READING PASSAGE =>
You can do a similar analysis for each nation, but when it comes to Serenwilde... Serenwilde was the first nation founded. The ravages of the wars between the Elder Gods and the Soulless left the newly-formed mortals to try to survive in a world totally destroyed, little more than a post-nuclear wasteland, with poisoned soil and water. A few of the survivors banded together and happened to find ways to get the nature spirits to help clean and heal the land (and thus the nature spirits), and from this, Serenwilde was formed with the explicit mission of saving the world against the ravages of the Soulless.

Later, cities were formed, and immediately started doing things that unleashed terrible disasters on everyone, over and over. Serenwilde got the idea -- and this is as near as it has to a blind spot -- that the reason that cityfolk keep making these mistakes is that living in sterile cities, cut off from the natural world and the nature spirits, they forget how to tell what's important, and become willing to sacrifice everything that really matters in exchange for some short-term profit, usually in the form of power. Ultimately, because of the recurring theme that civilization does continually prove to be the source of threats, but rarely (and only in part) the solution for those threats, Serenwilde is right on both counts. It was founded saving the world, and continues to save the world, over and over.

It's true that maybe there is a way for civilization to be a useful thing in the world, a source of good works and culture, and they might be rejecting too much by insisting to live in the woods. On the other hand, most of the things that make living in the woods hard (poor agriculture, disease, weather, etc.) are not simulated in the MUD, so they really pay nothing for eschewing civilization. Serenwilde has even been the cultural center of the Basin more often than not, suggesting that hippies strumming lutes in the woods and putting on plays in a field can be the equal of grand symphonies and operas -- which may or may not be, that's a matter of taste, but there's got to be some benefit to the grander scale.

EXPLORE THE MATERIAL =>
1. Answer these questions from the passage on Serenwilde, one line each:
(a) What did the first survivors get the nature spirits to help do?
(b) In exchange for what are cityfolk said to sacrifice everything that really matters?
(c) What has Serenwilde been more often than not?
2. List the things the passage on Serenwilde names as making living in the woods hard.
3. Write the next part of the passage on Serenwilde, picking up after its last sentence.

ENTRIES SUPPLIED =>
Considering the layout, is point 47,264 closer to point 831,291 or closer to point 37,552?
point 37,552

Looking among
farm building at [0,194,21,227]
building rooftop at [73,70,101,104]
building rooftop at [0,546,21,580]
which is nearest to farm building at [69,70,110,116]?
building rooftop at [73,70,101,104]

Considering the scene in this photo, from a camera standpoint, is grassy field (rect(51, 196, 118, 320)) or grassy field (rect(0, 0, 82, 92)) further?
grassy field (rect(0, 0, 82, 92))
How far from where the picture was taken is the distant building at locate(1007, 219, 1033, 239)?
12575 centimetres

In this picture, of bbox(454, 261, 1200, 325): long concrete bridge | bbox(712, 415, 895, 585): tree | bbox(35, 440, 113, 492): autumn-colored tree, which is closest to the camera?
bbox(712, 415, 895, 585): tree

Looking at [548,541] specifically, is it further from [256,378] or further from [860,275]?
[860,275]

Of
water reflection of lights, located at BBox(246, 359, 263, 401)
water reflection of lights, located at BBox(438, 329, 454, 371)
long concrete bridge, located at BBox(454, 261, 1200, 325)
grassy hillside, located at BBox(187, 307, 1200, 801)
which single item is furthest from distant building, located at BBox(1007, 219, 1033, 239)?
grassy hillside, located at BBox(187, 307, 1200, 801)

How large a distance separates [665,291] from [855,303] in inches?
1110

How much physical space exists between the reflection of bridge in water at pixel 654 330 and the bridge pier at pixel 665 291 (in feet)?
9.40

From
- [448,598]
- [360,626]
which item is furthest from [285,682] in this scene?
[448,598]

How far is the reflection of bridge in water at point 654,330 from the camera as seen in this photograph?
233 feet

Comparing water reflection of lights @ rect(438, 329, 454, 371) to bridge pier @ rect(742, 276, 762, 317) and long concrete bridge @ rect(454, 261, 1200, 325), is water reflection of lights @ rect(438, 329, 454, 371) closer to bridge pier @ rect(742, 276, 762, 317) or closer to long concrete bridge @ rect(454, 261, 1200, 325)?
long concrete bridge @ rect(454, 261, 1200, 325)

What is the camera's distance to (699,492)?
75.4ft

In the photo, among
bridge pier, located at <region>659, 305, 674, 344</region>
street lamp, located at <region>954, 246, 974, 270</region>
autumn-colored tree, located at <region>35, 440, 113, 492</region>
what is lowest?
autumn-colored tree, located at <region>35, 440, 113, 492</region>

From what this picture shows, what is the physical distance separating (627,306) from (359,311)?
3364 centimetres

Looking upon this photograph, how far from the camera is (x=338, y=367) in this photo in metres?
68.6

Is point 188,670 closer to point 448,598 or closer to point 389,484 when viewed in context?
---
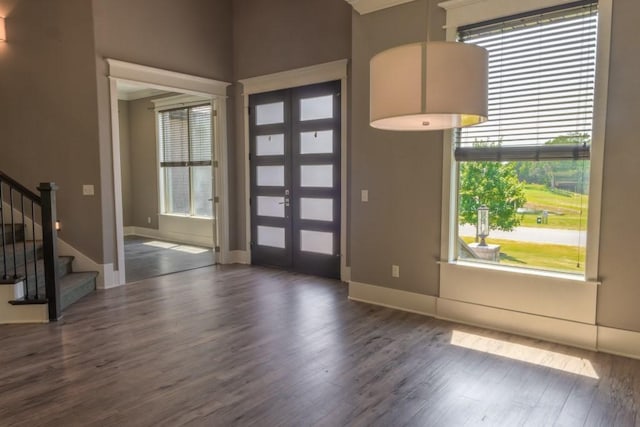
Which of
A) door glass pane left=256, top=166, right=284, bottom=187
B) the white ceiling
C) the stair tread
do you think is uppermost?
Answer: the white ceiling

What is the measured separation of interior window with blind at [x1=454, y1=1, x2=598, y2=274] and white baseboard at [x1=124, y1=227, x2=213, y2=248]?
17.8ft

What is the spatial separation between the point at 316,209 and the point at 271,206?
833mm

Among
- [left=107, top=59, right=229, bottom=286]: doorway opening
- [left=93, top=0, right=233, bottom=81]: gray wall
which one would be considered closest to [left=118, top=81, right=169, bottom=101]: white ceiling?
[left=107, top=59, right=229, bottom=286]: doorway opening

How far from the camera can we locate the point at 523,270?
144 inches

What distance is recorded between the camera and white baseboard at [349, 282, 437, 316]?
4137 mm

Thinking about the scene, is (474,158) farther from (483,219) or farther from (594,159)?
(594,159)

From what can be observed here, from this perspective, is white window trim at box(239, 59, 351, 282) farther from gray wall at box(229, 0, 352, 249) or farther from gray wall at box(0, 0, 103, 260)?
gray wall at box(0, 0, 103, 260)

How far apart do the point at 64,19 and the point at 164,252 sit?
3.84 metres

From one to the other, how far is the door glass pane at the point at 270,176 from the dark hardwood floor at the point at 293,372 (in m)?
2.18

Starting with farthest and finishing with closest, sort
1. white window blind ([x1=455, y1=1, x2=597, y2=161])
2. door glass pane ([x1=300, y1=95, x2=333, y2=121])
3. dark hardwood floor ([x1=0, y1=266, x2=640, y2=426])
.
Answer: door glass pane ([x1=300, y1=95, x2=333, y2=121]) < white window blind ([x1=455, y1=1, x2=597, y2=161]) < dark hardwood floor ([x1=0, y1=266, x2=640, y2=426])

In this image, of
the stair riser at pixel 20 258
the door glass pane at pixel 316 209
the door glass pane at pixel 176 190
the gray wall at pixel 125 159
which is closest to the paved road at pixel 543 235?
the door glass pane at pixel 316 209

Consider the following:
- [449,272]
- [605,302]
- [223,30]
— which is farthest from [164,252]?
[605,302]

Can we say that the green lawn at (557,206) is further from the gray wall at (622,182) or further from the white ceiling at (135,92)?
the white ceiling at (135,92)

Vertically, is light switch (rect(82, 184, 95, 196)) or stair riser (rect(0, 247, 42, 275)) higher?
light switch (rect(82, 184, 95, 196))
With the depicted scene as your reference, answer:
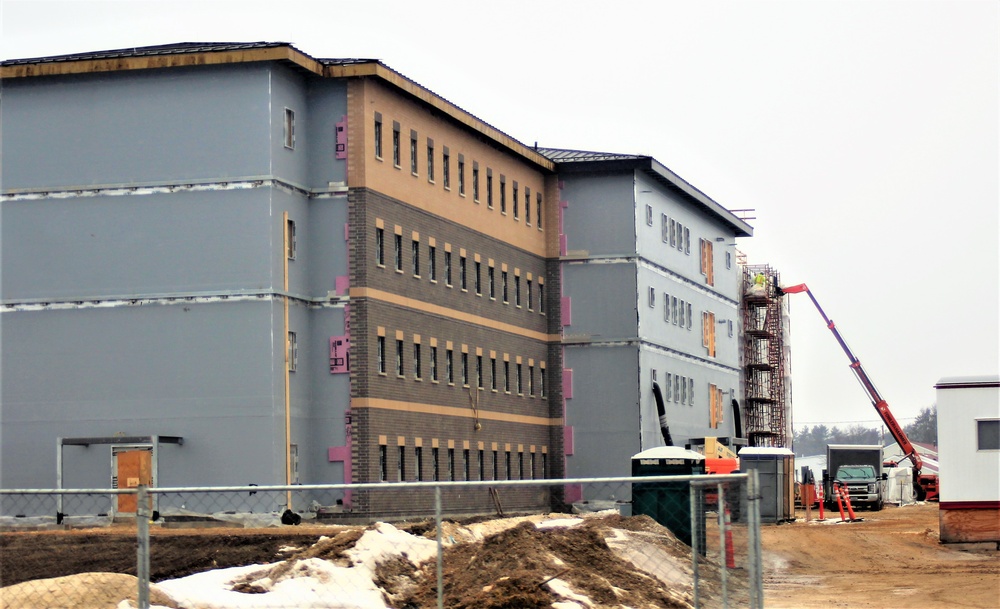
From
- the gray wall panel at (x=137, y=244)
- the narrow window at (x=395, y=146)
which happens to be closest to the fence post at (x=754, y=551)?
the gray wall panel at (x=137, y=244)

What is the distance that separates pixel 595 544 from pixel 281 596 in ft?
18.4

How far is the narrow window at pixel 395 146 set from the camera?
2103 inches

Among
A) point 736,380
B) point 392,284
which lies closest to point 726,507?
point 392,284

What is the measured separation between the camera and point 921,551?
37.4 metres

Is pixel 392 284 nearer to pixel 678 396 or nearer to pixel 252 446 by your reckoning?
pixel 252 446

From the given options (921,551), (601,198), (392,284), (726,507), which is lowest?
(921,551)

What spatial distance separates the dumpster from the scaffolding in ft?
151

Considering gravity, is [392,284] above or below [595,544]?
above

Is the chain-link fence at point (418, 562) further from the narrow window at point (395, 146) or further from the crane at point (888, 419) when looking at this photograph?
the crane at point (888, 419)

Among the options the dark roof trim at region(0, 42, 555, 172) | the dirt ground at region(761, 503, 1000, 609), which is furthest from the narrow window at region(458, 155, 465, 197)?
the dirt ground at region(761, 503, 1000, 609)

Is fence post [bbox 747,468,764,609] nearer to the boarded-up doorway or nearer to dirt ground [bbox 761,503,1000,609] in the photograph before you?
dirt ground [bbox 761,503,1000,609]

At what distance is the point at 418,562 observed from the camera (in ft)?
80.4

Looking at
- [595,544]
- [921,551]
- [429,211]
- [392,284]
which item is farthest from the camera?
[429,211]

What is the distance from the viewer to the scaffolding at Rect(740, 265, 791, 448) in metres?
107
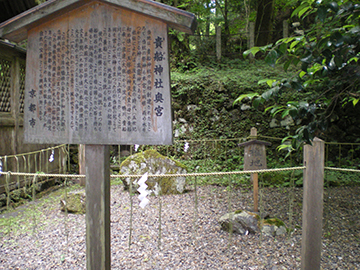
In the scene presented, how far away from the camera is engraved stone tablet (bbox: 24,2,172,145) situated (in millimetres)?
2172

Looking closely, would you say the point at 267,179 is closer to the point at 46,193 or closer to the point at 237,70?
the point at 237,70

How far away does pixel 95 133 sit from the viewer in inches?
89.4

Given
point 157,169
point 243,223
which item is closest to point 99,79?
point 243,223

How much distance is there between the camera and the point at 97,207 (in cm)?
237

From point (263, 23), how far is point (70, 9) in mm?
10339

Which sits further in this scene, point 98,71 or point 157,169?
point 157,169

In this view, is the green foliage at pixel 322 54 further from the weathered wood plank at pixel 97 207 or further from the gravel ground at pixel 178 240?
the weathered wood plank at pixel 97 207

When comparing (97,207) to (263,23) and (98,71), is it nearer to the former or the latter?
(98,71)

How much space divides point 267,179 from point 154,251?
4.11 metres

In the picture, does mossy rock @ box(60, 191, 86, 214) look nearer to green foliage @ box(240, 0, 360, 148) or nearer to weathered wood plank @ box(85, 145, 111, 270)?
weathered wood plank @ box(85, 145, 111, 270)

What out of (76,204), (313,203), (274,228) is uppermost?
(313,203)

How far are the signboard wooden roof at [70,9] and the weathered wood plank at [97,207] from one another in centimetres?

SET OF ANSWERS =>
1.
(a) Clean and heal the land.
(b) Some short-term profit, usually in the form of power.
(c) The cultural center of the Basin.

2. Poor agriculture, disease, weather.

3.
But if a Seren wants to sit around smugly talking about how Serenwilde has saved the world more times than anyone else, and has, to date, never actually been the source of anything that threatened to destroy it (while pretty much everyone else has), he really could get away with it, and really far better than anyone else could. I suspect that the game's creators intended this to be more even, where no one could actually turn out to be any more "right" or "wrong" than anyone else, and they've done a great job, but they didn't quite get there. Sometimes when I pontificate about this from my Seren character's point of view (his job is explicitly to pontificate about this kind of thing, and inspire people with it) I almost feel bad about not having, in my back pocket, a clear refutation for everything I'm saying, like everyone else does, and like I do in my other character.

But if it's unfair, at least I can take comfort in knowing it doesn't at all matter. People don't join any side because of whether it's right or wrong, and Serenwilde has been both preeminent and the Basin's whipping boy (it has been the latter for a very long time at the moment) regardless of consistently being the most right ideology the world has. People aren't more interested in participating in things based on that. Even if anyone cares about who's more right they can easily use each nation's blind spot to avoid realizing that they're not it. It's not going to change anything that Serenwilde is right. But not only is it amusing, it's amusing that it doesn't change anything.